Business Valuation

Disputes over a company's value are a leading cause of tax challenges between the IRS and business owners. Charged with the task of generating revenue for the government, the IRS wants to set your company's value as high as possible. You, on the other hand, want to keep it low for equally valid reasons. If the government wins, there's a chance your heirs could be forced to sell all or a portion of the business to meet these tax obligations.

You may be able to reduce this potential for dispute by establishing now, within your succession plan, a bona fide value of your company. Fair market value is usually defined as "the amount a willing buyer would pay to a willing seller with neither being under any compulsion to conclude the transaction." A small company may be able to determine its fair market value through research, guidance from its financial advisors, and by following the IRS guidelines. In larger companies, an independent appraisal may be more beneficial. In fact, a qualified independent appraiser can be an invaluable ally in a tax dispute with the IRS.

Once you've established the fair market value of your business, two discounting methods may be applicable during ownership transfer. These discounts help lower the business valuation at the time of transfer and reduce your taxes in the process. The use of either or both discounting methods will depend upon your specific situation.

For example, if you're a shareholder in a closely-held, non-publicly traded company, the "lack of marketability discount" could be applied.
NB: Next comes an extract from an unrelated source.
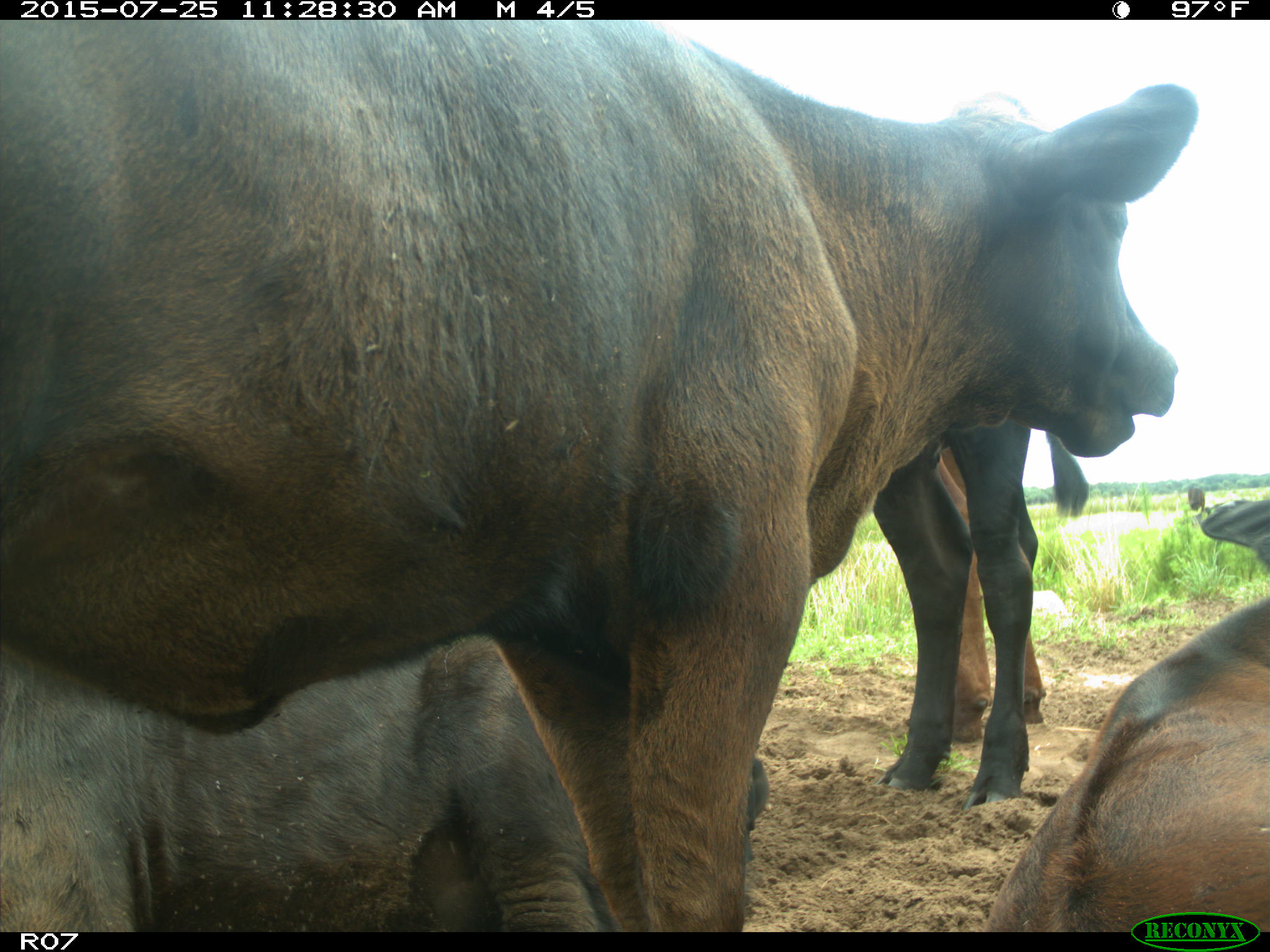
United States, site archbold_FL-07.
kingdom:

In this situation, a buyer or successor could not be expected to pay the full market value of your shares due to the lack of a readily accessible market for a future sale of those shares.

As a minority shareholder, you may be able to take advantage of the "minority discount." With less than 50% ownership, your lack of majority control lowers the value of your shares to your heirs or an outside buyer, again reducing the asset value that is subject to transfer taxes.